OUTSIDE THE BOX SERIES
Groundbreaking theater performances and discussions presented by the Theater Department and the Center for the Arts.
Friday, September 27 & Saturday, September 28, 2013 at 8:00 pm
"Not only are the stories being told compelling; they are presented in a provoking and imaginative fashion." --Culver City Crossroads (California)
The performances of Who's Hungry (2012) at Wesleyan are the Connecticut premiere of a stunning experimental puppet theater work that weaves together oral histories of five very different homeless and/or hungry residents of Santa Monica, California. A 24-foot-long dinner table transforms into a runway-style puppet stage for four puppeteers using a variety of styles including figures inspired by Japanese Bunrake, two-dimensional rod puppets, and shadow puppetry. Written and produced by Los Angeles performance artist Dan Froot, designed and directed by New York puppet artist Dan Hurlin, and featuring music by Seattle composer Amy Denio, Who's Hungry brings communities together, inspires theatergoers to engage with the issues, and supports the efforts of food policy activists. The stories told in Who's Hungry are those of a former interior designer, an addiction-recovery caseworker and recovering heroin addict, a subsidized housing resident evicted while undergoing a dire health crisis, a Brooklyn native who headed to New York City when the World Trade Center towers collapsed, and an original member of the influential mid-1970s surfing/skateboarding team known as "The Z-Boys" (featured in the 2005 film "Lords of Dogtown").
Following the performances, there will be Skype discussions with the people whose stories are featured in the work. Made possible by a grant from the Expeditions program of the New England Foundation for the Arts. Presented in partnership with Amazing Grace Food Pantry.
The Assembly: HOME/SICK
New England Premiere
Thursday, January 30 & Friday, January 31, 2014 at 8:00 pm
"[HOME/SICK] invites us to take a close-up look at the fiery rhetoric of another era's radical fringe and to measure the distance from our own aspirations. An absorbing, critical-minded narrative." --The Village Voice
The Assembly is a Brooklyn-based ensemble theater project of multi-disciplinary performance artists, many of whom are Wesleyan alumni, including Co-Artistic Directors Stephen Aubrey '06 (dramaturg), Nick Benacerraf '08 (scenic designer), and Edward Bauer '08 (actor). Devised and written collectively by the company, the New England premiere of HOME/SICK (2011), directed by Co-Artistic Director Jess Chayes '07 and produced by Ariela Rotenberg '10, explores the political history of how a handful of student activist leaders, disgusted by the Vietnam War and the U.S. government's repression of those seeking equality domestically, seized control of the Students for a Democratic Society movement in 1969. Believing violence to be the means to a true and lasting peace, these passionate idealists reshaped the group, in the name of overthrowing the government, into the Weather Underground. Fights choreographed by Sean Chin '09.

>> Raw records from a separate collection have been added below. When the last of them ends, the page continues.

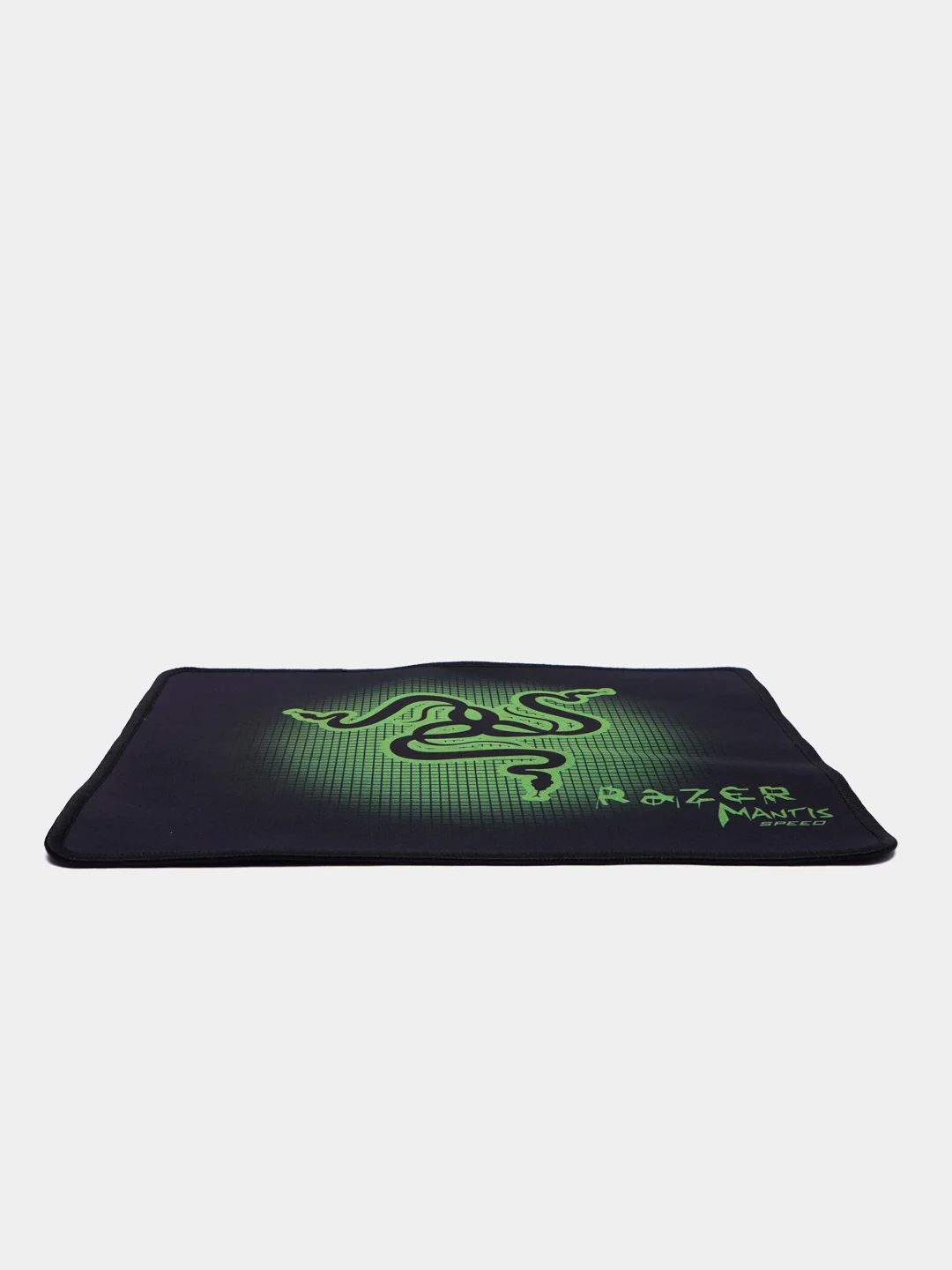 Лесной зеленый коврик для мыши Razer Mantis Speed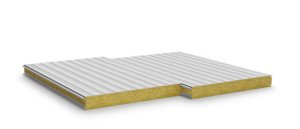 panel sandwich cubierta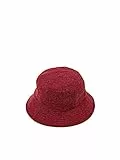 ESPRIT Damen 092EA1P302 Hut, 600/BORDEAUX RED, M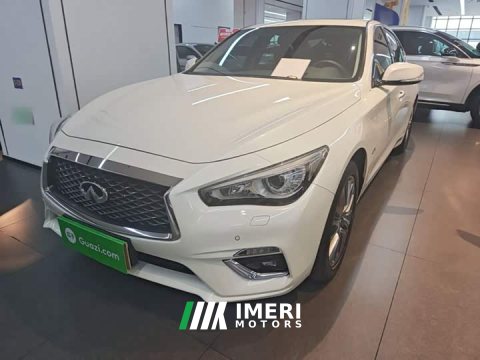 2022 Infiniti Q50L 2021 2.0T Comfort Edition - ავტომობილი ჩინეთიდან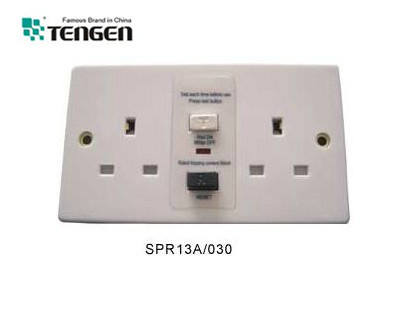 Spr13A Rcd Socket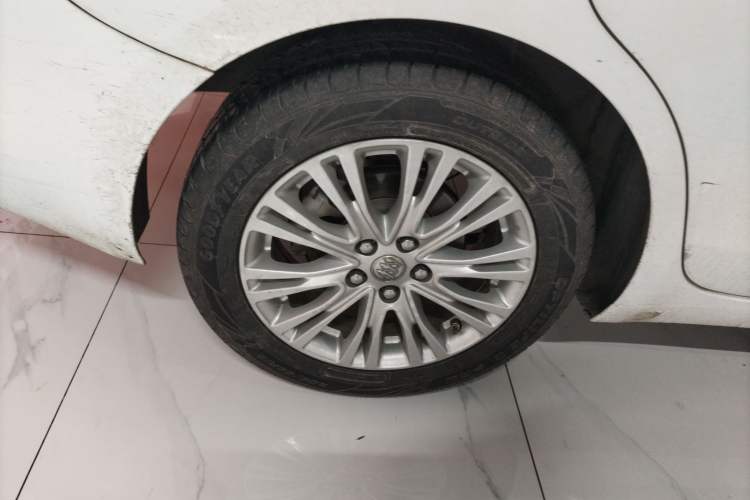 Used Buick GT 2017 15N Automatic Elite Version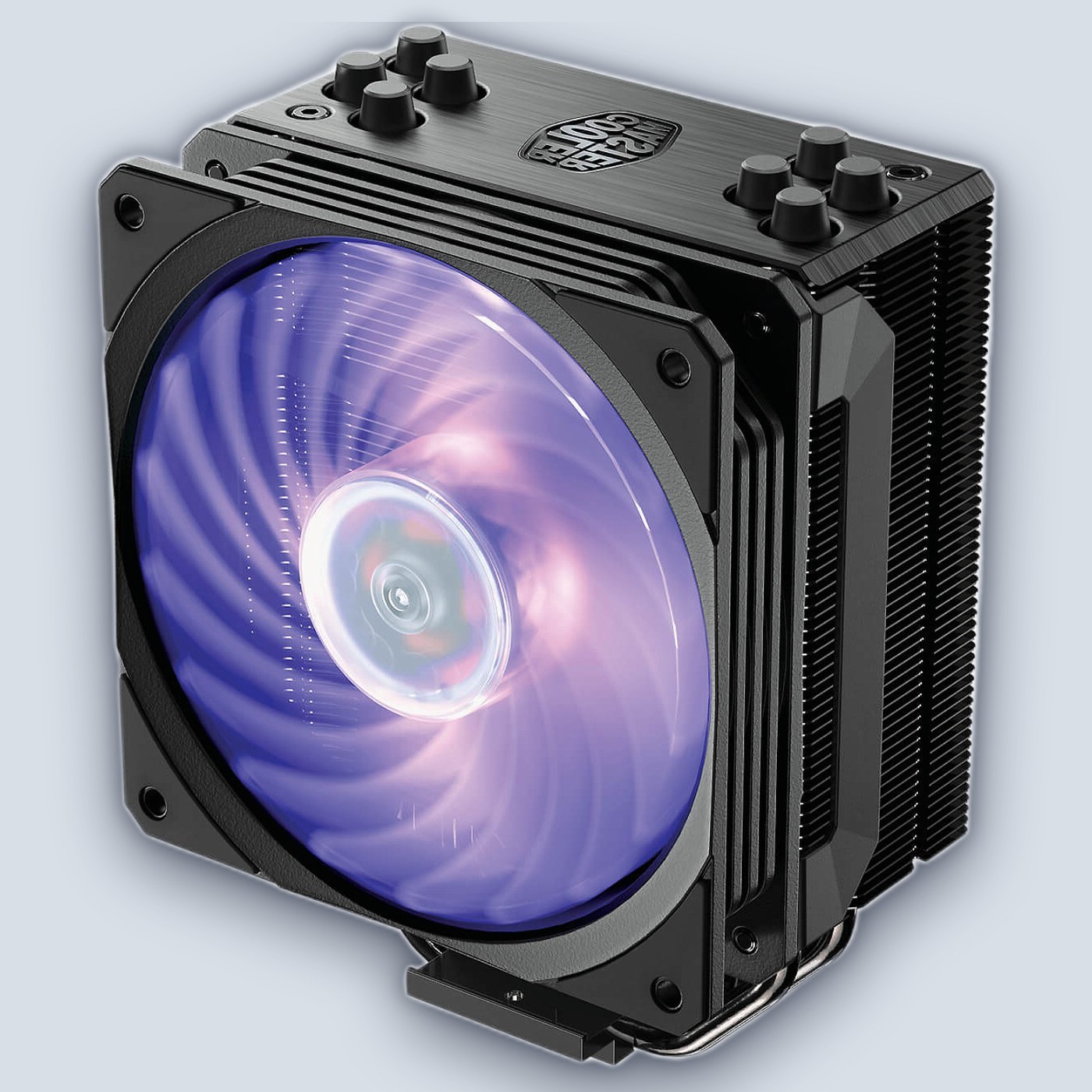 CoolerMaster Hyper 212 Black RGB Edition Cooler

Mark Rudd was a student activist and organizer in the Students for a Democratic Society at Columbia University, and helped found the Weather Underground. He was a federal fugitive from 1970 to 1977. Upon his return to the U.S., Mr. Rudd has worked as an organizer and community college instructor in Albuquerque, New Mexico.

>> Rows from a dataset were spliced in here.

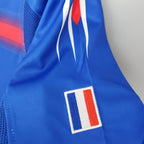 Camisa Retrô França I 2004 Masculina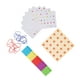thumbnail image 3 of Array Block Geo Board, Geoboard De Madera De Tamaño Preciso Aprende A Través Del Juego Coordinación Mano-ojo Para Niños ANGGREK Puzzle Matrix, 3 of 8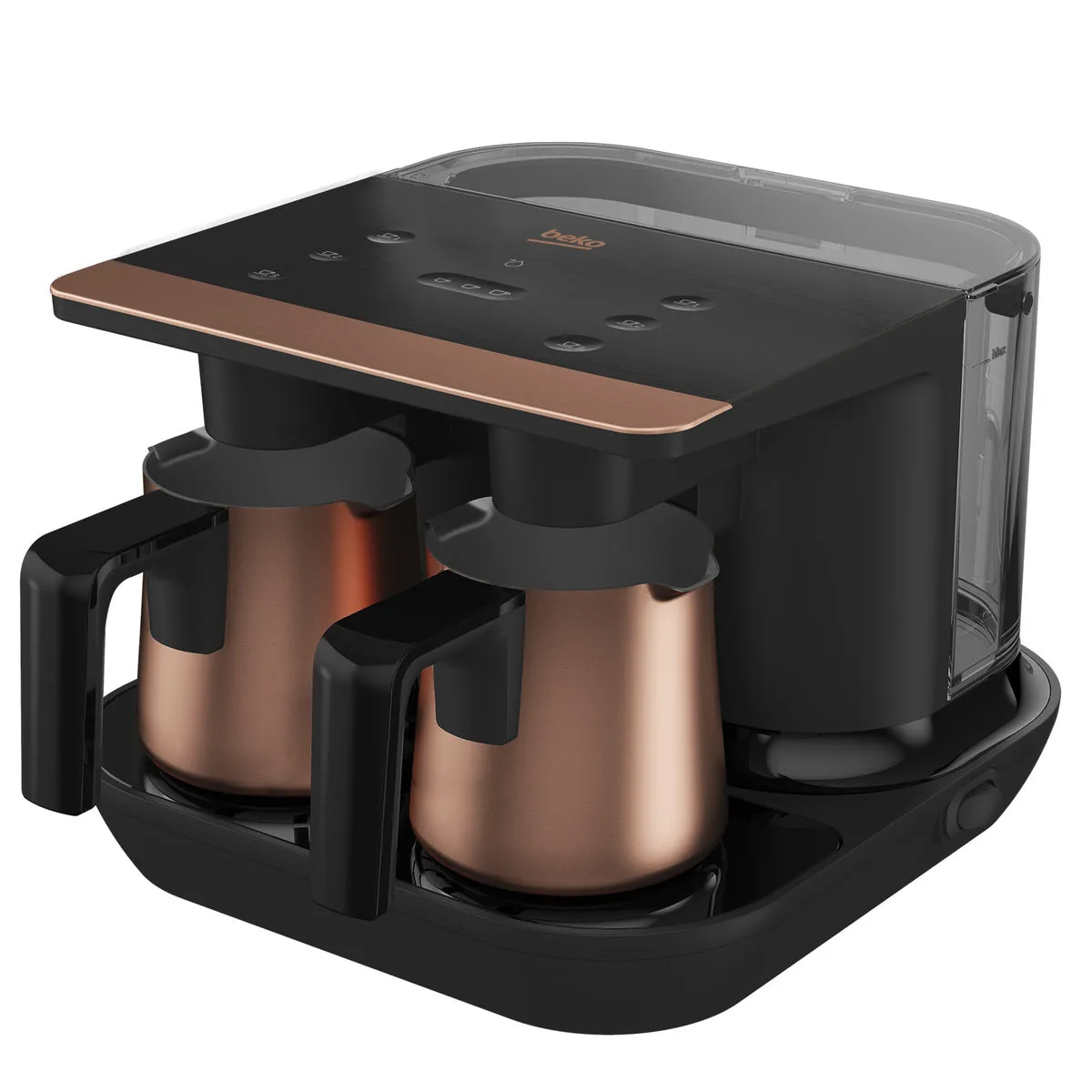 Beko - Telve Duo Turkish Coffee Machine Rose Gold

Monday, April 14, 2014 at 8pm
Reception and book signing to follow.
Paula Vogel is the Eugene O'Neill Adjunct Professor of Playwriting at Yale School of Drama and Playwright in Residence at the Yale Repertory Theatre. Her play How I Learned to Drive received the 1998 Pulitzer Prize for Drama. Her other award winning plays include The Baltimore Waltz and The Long Christmas Ride Home. Her play A Civil War Christmas was produced at Long Wharf Theatre in November 2008.